WHAT YOU HAVE TO DO: Your task is to repeat all of the data exactly while excluding the pictures.

[[ MATERIALS PROVIDED open ]]

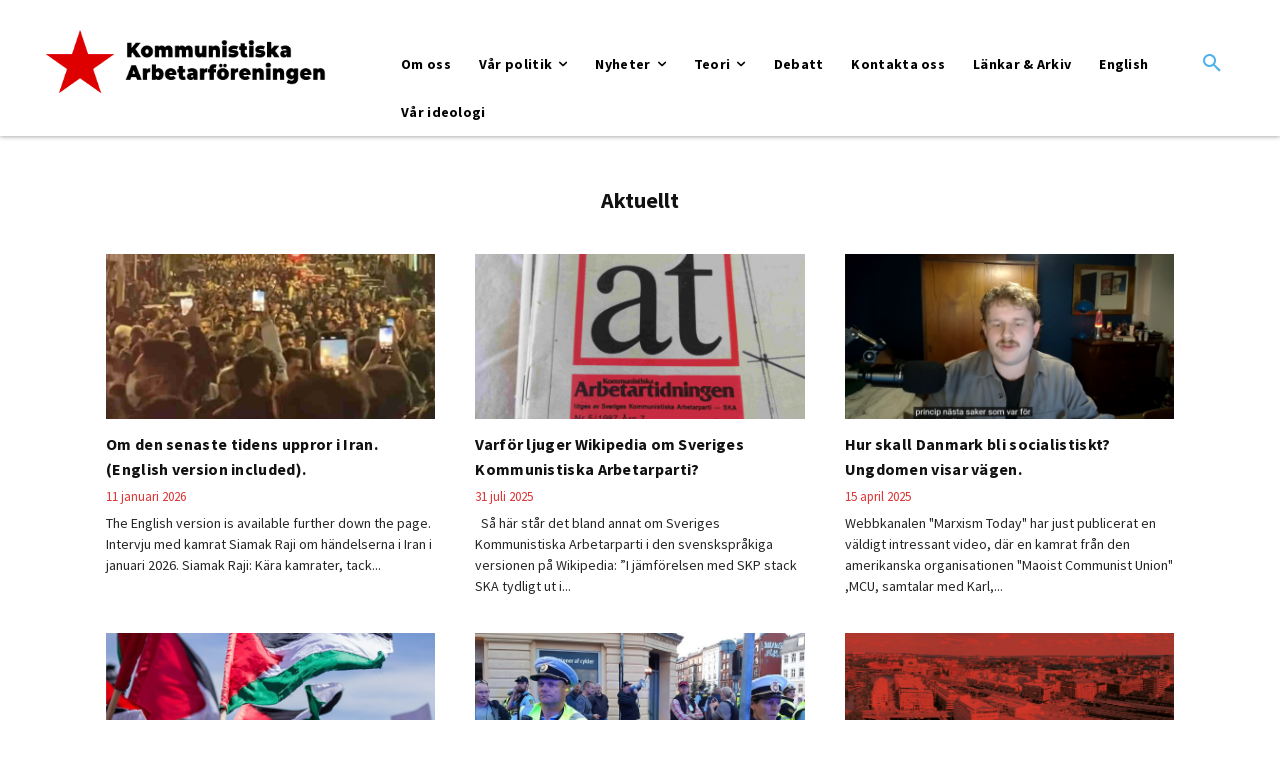

--- FILE ---
content_type: text/css
request_url: https://arbetarforeningen.se/wp-content/uploads/maxmegamenu/style.css?ver=ed5f76
body_size: -67
content:
@charset "UTF-8";

/** THIS FILE IS AUTOMATICALLY GENERATED - DO NOT MAKE MANUAL EDITS! **/
/** Custom CSS should be added to Mega Menu > Menu Themes > Custom Styling **/

.mega-menu-last-modified-1759657586 { content: 'Sunday 5th October 2025 09:46:26 UTC'; }

.wp-block {}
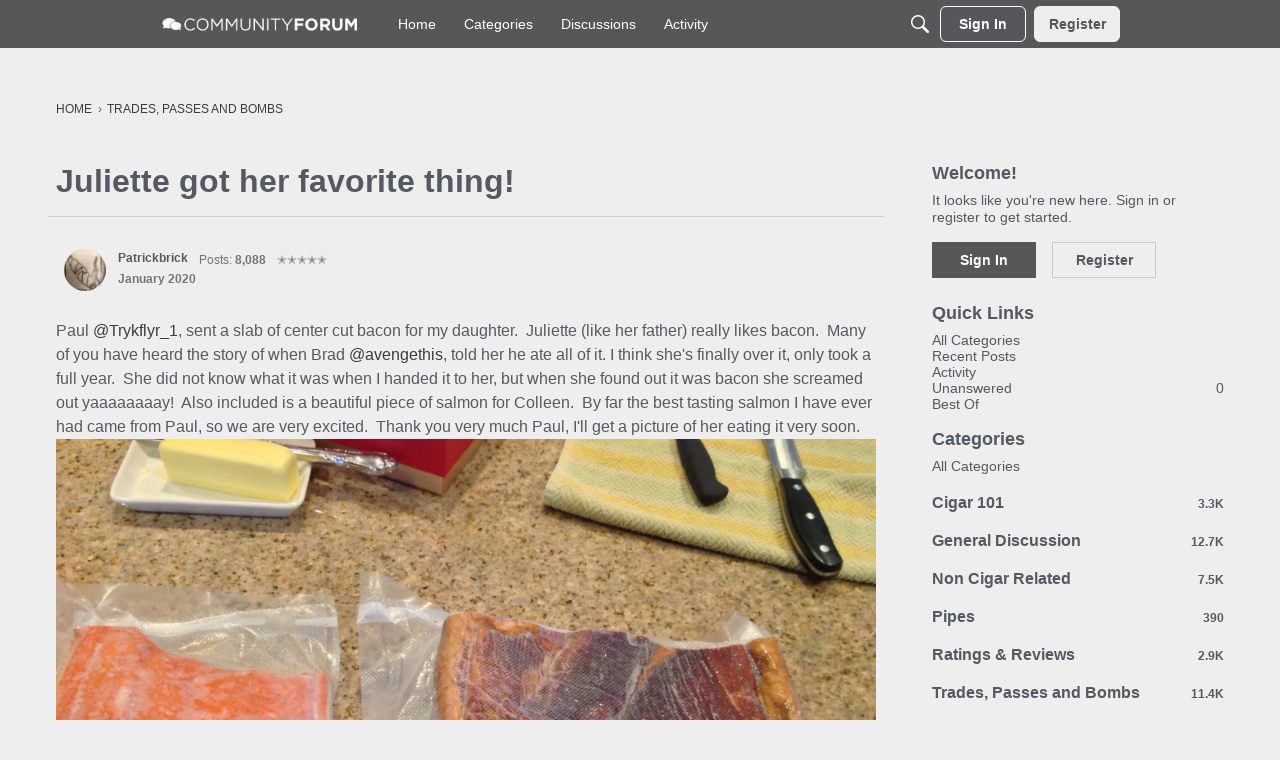

--- FILE ---
content_type: text/css
request_url: https://forum.cigar.com/plugins/LastEdited/design/lastedited.css?v=6961625f
body_size: -304
content:
div.PostEdited{margin-top:10px;font-size:80%;color:red}


--- FILE ---
content_type: application/x-javascript
request_url: https://forum.cigar.com/dist/v2/forum/chunks/addons/dashboard/MembersSearchDomain.CSKlTfAk.min.js
body_size: -150
content:
const __vite__mapDeps=(i,m=__vite__mapDeps,d=(m.f||(m.f=["../kaseya/forum.ygDCXjQl.css"])))=>i.map(i=>d[i]);
import{S as e,_ as o}from"../../../entries/forum.Bm5_XYOD.min.js";const _=new e("members",()=>o(()=>import("./MembersSearchDomain.loadable.D-kMNjXr.min.js"),__vite__mapDeps([0]),import.meta.url));export{_ as M};


--- FILE ---
content_type: application/x-javascript
request_url: https://forum.cigar.com/dist/v2/forum/chunks/addons/badges/Badge.variables.DnsAzHkg.min.js
body_size: -202
content:
import"../../../vendor/vendor/react-core.DB6kRN5F.min.js";import{f as a,bJ as e,bK as i}from"../../../entries/forum.Bm5_XYOD.min.js";const r=a(()=>e("badges",new i({"sizing.width":"profile.badges.size.width"})));export{r as b};


--- FILE ---
content_type: application/javascript
request_url: https://forum.cigar.com/api/v2/themes/2/assets/javascript.js?v=2943564663-6961625f&v=6961625f
body_size: 958
content:
window.appEventData=window.appEventData||[];let appEventDataAdded=!1;function addAppEventData(){var currentPage=window.location.href;window.appEventData.push({event:"Page Load Started",page:{SFCCtestExperience:document.title,isSearchable:!1,pageCategory:window.location.pathname.split('/')[1]||'home',pageName:document.title||'Untitled',pageTemplate:window.location.pathname.split('/')[1]||'home',pageType:window.location.pathname.split('/')[1]||'home',pageViewCounter:'',previousPage:document.referrer||'none',redirectedURL:'',siteCurrency:"USD",siteLanguage:"en-us",siteName:"Cigar.com",sourceCode:document.cookie.split('; ').find(row=>row.startsWith('SourceCodeCookie='))?.split('=')[1]||'CGWB01'}});window.appEventData.push({event:"User Detected",user:{accountManager:"",clarusMember:"",custKey:"",handMadeBuyer:"",loginStatus:document.querySelector("[title='My Account']")?"Logged In":"Logged Out",loyalty:{memberStatus:''},machineMadeBuyer:'',mdCustomerType:'',ogSubscriptionMember:'',recognitionStatus:'',SFCCID:'',smsStatus:'',subkey:'',tvpMember:''}});window.appEventData.push({event:"Page Load Completed"});appEventDataAdded=!0}
document.addEventListener("DOMContentLoaded",function(){if(!appEventDataAdded){addAppEventData()}});window.appEventData=appEventData;function ctaClickEvent(){document.addEventListener('click',function(event){var querySelectorcurrentElement=event.target;var currentTagName=querySelectorcurrentElement.tagName;var childElementList=['SPAN','DIV'];if(childElementList.indexOf(currentTagName)!==-1){querySelectorcurrentElement=querySelectorcurrentElement.parentElement}
if(querySelectorcurrentElement&&(querySelectorcurrentElement.tagName==='A'||querySelectorcurrentElement.tagName==='BUTTON'||querySelectorcurrentElement.tagName==='SELECT')){linkContainer=querySelectorcurrentElement.parentElement;linkId=querySelectorcurrentElement.innerText;linkPage=document.querySelector('title').innerText;var className=querySelectorcurrentElement.className;try{var clickEvent={event:(className.toLowerCase().indexOf('titlebar')!==-1||className.toLowerCase().indexOf('custom-nav')!==-1)?'Navigation Link Clicked':'CTA Link Clicked',linkInfo:{linkContainer,linkId,linkPage}};window.appEventData.push(clickEvent)}catch(err){console.error(err)}}})}
function addDynamicStyle(){const styleEl=document.createElement("style");styleEl.innerHTML=`
    .selectBox-toggle {
      color: #57575a !important;
    }

    .SpFlyoutHandle {
      color: #57575a !important
    }

    .MItem.Category a {
      color: #57575a !important
    }

    .HomepageTitle {
      color: #57575a !important
    }

    .MainContent>h1.H, .DiscussionForm>h1.H {
      color: #57575a !important;
    }
  `;document.head.appendChild(styleEl)}
function addAnalyticsListeners(){ctaClickEvent()}
const waitForShadowElement=setInterval((event)=>{var subForm=document.querySelector('#themeFooter').shadowRoot.querySelector('#subscribeform');if(subForm){addAppEventData();submitForm(event);addToggleFeature();addDynamicStyle();addAnalyticsListeners();clearInterval(waitForShadowElement)}},200);function addToggleFeature(){var headerShadow=document.querySelector('#themeHeader').shadowRoot;var toggleButon=headerShadow.querySelector('.navbar-toggle');toggleButon.addEventListener('click',function(event){if(toggleButon.classList.contains('collapsed')){headerShadow.querySelector('#atlas-nav-items').classList.remove('collapsed');toggleButon.classList.remove('collapsed')}else{toggleButon.classList.add('collapsed');headerShadow.querySelector('#atlas-nav-items').classList.add('collapsed')}});var headerElement=document.querySelector('#themeHeader');headerElement.style.zIndex=10001}
function submitForm(event){document.querySelector('#themeFooter').shadowRoot.querySelector('#subscribeform').addEventListener('submit',function(event){var form=document.querySelector('#themeFooter').shadowRoot.querySelector('#subscribeform');event.preventDefault();var status=document.querySelector('#themeFooter').shadowRoot.getElementById("my-form-status");var data=new FormData(event.target);fetch(event.target.action,{method:form.method,body:data,headers:{'Accept':'application/json'}}).then(response=>{response.json().then(data=>{if(data.success){status.innerHTML=data.msg;form.reset()}else{status.innerHTML=data.msg}})}).catch(error=>{status.innerHTML="Oops! There was a problem submitting your form"})})}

[[ MATERIALS PROVIDED closed ]]

SOLUTION TO THE PROBLEM:
--- FILE ---
content_type: text/css
request_url: https://arbetarforeningen.se/wp-content/uploads/maxmegamenu/style.css?ver=ed5f76
body_size: -67
content:
@charset "UTF-8";

/** THIS FILE IS AUTOMATICALLY GENERATED - DO NOT MAKE MANUAL EDITS! **/
/** Custom CSS should be added to Mega Menu > Menu Themes > Custom Styling **/

.mega-menu-last-modified-1759657586 { content: 'Sunday 5th October 2025 09:46:26 UTC'; }

.wp-block {}

--- FILE ---
content_type: text/css
request_url: https://forum.cigar.com/plugins/LastEdited/design/lastedited.css?v=6961625f
body_size: -304
content:
div.PostEdited{margin-top:10px;font-size:80%;color:red}


--- FILE ---
content_type: application/x-javascript
request_url: https://forum.cigar.com/dist/v2/forum/chunks/addons/dashboard/MembersSearchDomain.CSKlTfAk.min.js
body_size: -150
content:
const __vite__mapDeps=(i,m=__vite__mapDeps,d=(m.f||(m.f=["../kaseya/forum.ygDCXjQl.css"])))=>i.map(i=>d[i]);
import{S as e,_ as o}from"../../../entries/forum.Bm5_XYOD.min.js";const _=new e("members",()=>o(()=>import("./MembersSearchDomain.loadable.D-kMNjXr.min.js"),__vite__mapDeps([0]),import.meta.url));export{_ as M};


--- FILE ---
content_type: application/x-javascript
request_url: https://forum.cigar.com/dist/v2/forum/chunks/addons/badges/Badge.variables.DnsAzHkg.min.js
body_size: -202
content:
import"../../../vendor/vendor/react-core.DB6kRN5F.min.js";import{f as a,bJ as e,bK as i}from"../../../entries/forum.Bm5_XYOD.min.js";const r=a(()=>e("badges",new i({"sizing.width":"profile.badges.size.width"})));export{r as b};


--- FILE ---
content_type: application/javascript
request_url: https://forum.cigar.com/api/v2/themes/2/assets/javascript.js?v=2943564663-6961625f&v=6961625f
body_size: 958
content:
window.appEventData=window.appEventData||[];let appEventDataAdded=!1;function addAppEventData(){var currentPage=window.location.href;window.appEventData.push({event:"Page Load Started",page:{SFCCtestExperience:document.title,isSearchable:!1,pageCategory:window.location.pathname.split('/')[1]||'home',pageName:document.title||'Untitled',pageTemplate:window.location.pathname.split('/')[1]||'home',pageType:window.location.pathname.split('/')[1]||'home',pageViewCounter:'',previousPage:document.referrer||'none',redirectedURL:'',siteCurrency:"USD",siteLanguage:"en-us",siteName:"Cigar.com",sourceCode:document.cookie.split('; ').find(row=>row.startsWith('SourceCodeCookie='))?.split('=')[1]||'CGWB01'}});window.appEventData.push({event:"User Detected",user:{accountManager:"",clarusMember:"",custKey:"",handMadeBuyer:"",loginStatus:document.querySelector("[title='My Account']")?"Logged In":"Logged Out",loyalty:{memberStatus:''},machineMadeBuyer:'',mdCustomerType:'',ogSubscriptionMember:'',recognitionStatus:'',SFCCID:'',smsStatus:'',subkey:'',tvpMember:''}});window.appEventData.push({event:"Page Load Completed"});appEventDataAdded=!0}
document.addEventListener("DOMContentLoaded",function(){if(!appEventDataAdded){addAppEventData()}});window.appEventData=appEventData;function ctaClickEvent(){document.addEventListener('click',function(event){var querySelectorcurrentElement=event.target;var currentTagName=querySelectorcurrentElement.tagName;var childElementList=['SPAN','DIV'];if(childElementList.indexOf(currentTagName)!==-1){querySelectorcurrentElement=querySelectorcurrentElement.parentElement}
if(querySelectorcurrentElement&&(querySelectorcurrentElement.tagName==='A'||querySelectorcurrentElement.tagName==='BUTTON'||querySelectorcurrentElement.tagName==='SELECT')){linkContainer=querySelectorcurrentElement.parentElement;linkId=querySelectorcurrentElement.innerText;linkPage=document.querySelector('title').innerText;var className=querySelectorcurrentElement.className;try{var clickEvent={event:(className.toLowerCase().indexOf('titlebar')!==-1||className.toLowerCase().indexOf('custom-nav')!==-1)?'Navigation Link Clicked':'CTA Link Clicked',linkInfo:{linkContainer,linkId,linkPage}};window.appEventData.push(clickEvent)}catch(err){console.error(err)}}})}
function addDynamicStyle(){const styleEl=document.createElement("style");styleEl.innerHTML=`
    .selectBox-toggle {
      color: #57575a !important;
    }

    .SpFlyoutHandle {
      color: #57575a !important
    }

    .MItem.Category a {
      color: #57575a !important
    }

    .HomepageTitle {
      color: #57575a !important
    }

    .MainContent>h1.H, .DiscussionForm>h1.H {
      color: #57575a !important;
    }
  `;document.head.appendChild(styleEl)}
function addAnalyticsListeners(){ctaClickEvent()}
const waitForShadowElement=setInterval((event)=>{var subForm=document.querySelector('#themeFooter').shadowRoot.querySelector('#subscribeform');if(subForm){addAppEventData();submitForm(event);addToggleFeature();addDynamicStyle();addAnalyticsListeners();clearInterval(waitForShadowElement)}},200);function addToggleFeature(){var headerShadow=document.querySelector('#themeHeader').shadowRoot;var toggleButon=headerShadow.querySelector('.navbar-toggle');toggleButon.addEventListener('click',function(event){if(toggleButon.classList.contains('collapsed')){headerShadow.querySelector('#atlas-nav-items').classList.remove('collapsed');toggleButon.classList.remove('collapsed')}else{toggleButon.classList.add('collapsed');headerShadow.querySelector('#atlas-nav-items').classList.add('collapsed')}});var headerElement=document.querySelector('#themeHeader');headerElement.style.zIndex=10001}
function submitForm(event){document.querySelector('#themeFooter').shadowRoot.querySelector('#subscribeform').addEventListener('submit',function(event){var form=document.querySelector('#themeFooter').shadowRoot.querySelector('#subscribeform');event.preventDefault();var status=document.querySelector('#themeFooter').shadowRoot.getElementById("my-form-status");var data=new FormData(event.target);fetch(event.target.action,{method:form.method,body:data,headers:{'Accept':'application/json'}}).then(response=>{response.json().then(data=>{if(data.success){status.innerHTML=data.msg;form.reset()}else{status.innerHTML=data.msg}})}).catch(error=>{status.innerHTML="Oops! There was a problem submitting your form"})})}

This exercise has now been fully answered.